アレクの視線の方を見ると、そこにはクレオが不機嫌な様子で立っていた。クレオの一人称が俺から、僕に戻っている。


「あら、まぁ」

もうクレオが来たのかと、驚くロレーヌである。


「あなたは誰にでも笑いかけないほうがいい。男は勘違いするし、へらへら笑っていると、あなたに何をやってもいいと思ってしまう」

アレクは小声でそう囁き、ロレーヌの元から去っていった。


ロレーヌ自身不細工なので、そもそも異性に相手にされないと思う。
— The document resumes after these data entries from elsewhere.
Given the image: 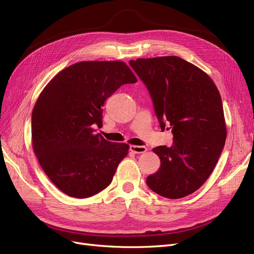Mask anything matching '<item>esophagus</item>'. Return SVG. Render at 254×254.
I'll return each mask as SVG.
<instances>
[{"label": "esophagus", "mask_w": 254, "mask_h": 254, "mask_svg": "<svg viewBox=\"0 0 254 254\" xmlns=\"http://www.w3.org/2000/svg\"><path fill=\"white\" fill-rule=\"evenodd\" d=\"M130 151L133 153H143L147 151V148L145 146H137V145H131L130 146Z\"/></svg>", "instance_id": "obj_1"}]
</instances>
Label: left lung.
Listing matches in <instances>:
<instances>
[{"label": "left lung", "mask_w": 254, "mask_h": 254, "mask_svg": "<svg viewBox=\"0 0 254 254\" xmlns=\"http://www.w3.org/2000/svg\"><path fill=\"white\" fill-rule=\"evenodd\" d=\"M147 87L161 129L172 128L174 144L152 149L161 160L146 182L155 193L178 199L193 194L212 174L227 137L216 84L201 68L177 56L130 60Z\"/></svg>", "instance_id": "8db88e82"}]
</instances>
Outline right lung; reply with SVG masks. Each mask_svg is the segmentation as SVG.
Instances as JSON below:
<instances>
[{
    "instance_id": "add662e5",
    "label": "right lung",
    "mask_w": 254,
    "mask_h": 254,
    "mask_svg": "<svg viewBox=\"0 0 254 254\" xmlns=\"http://www.w3.org/2000/svg\"><path fill=\"white\" fill-rule=\"evenodd\" d=\"M123 61H81L56 74L42 90L32 113V144L50 180L64 194L87 198L106 189L129 149L106 141L104 103L122 84L134 83Z\"/></svg>"
}]
</instances>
ロレーヌは困った顔で微笑む。

クレオとアレクはよく似た兄弟だなと、思う。


「何を話していたんだ?ロレーヌ」

鋭い眼光のクレオに睨まれる。


「今度お茶でもと話しておりましたの」

にこにこロレーヌは微笑む。


「ロレーヌ」


クレオに腕を掴まれて、引き寄せられる。


「お前は男を誘惑したのか?」


「そんなことありえませんわ」


「お前ははしたない女なのか?」


「違いますわ」

にこにこロレーヌはやはり微笑んでいる。


「いや、違う。お前はすぐに男をたぶらかし、お前の微笑みは、男を狂わせる」


「・・・・・?」


クレオの指が、親指がロレーヌの唇に触れた。


「弟にももう二度と会わなくていい。いいか、二度と男とは逢うな。・・・・いいな?お前は一応私の側妃なのだからな」

クレオの手が、ロレーヌの後頭部に回る。


そんな無茶なと内心ロレーヌは思うが、一応にこにこ頷いて置く。

「わかりましたわ、殿下」


「ああ」


クレオには正妃がいるのに、不公平だなとは思う。


「いい子だ」

クレオはロレーヌの頬に口づけて、ロレーヌの腕を放した。

クレオはふと、シャパードの方を見た。


ロレーヌはにこにこ微笑んでいる。


「あの、殿下、・・・・実は私、殿下にお話がありまして」


ロレーヌはクレオに、妹の子供がやってきているのを話した。


クレオにロレーヌの隠し子ではないのかと、散々問い詰められながらも、なんとか甥っ子であることを説明した。


クレオは「好きにすればいい」と言って、去っていった。

クレオの様子がなんだか少し前と違うようで、ロレーヌは首を傾げた。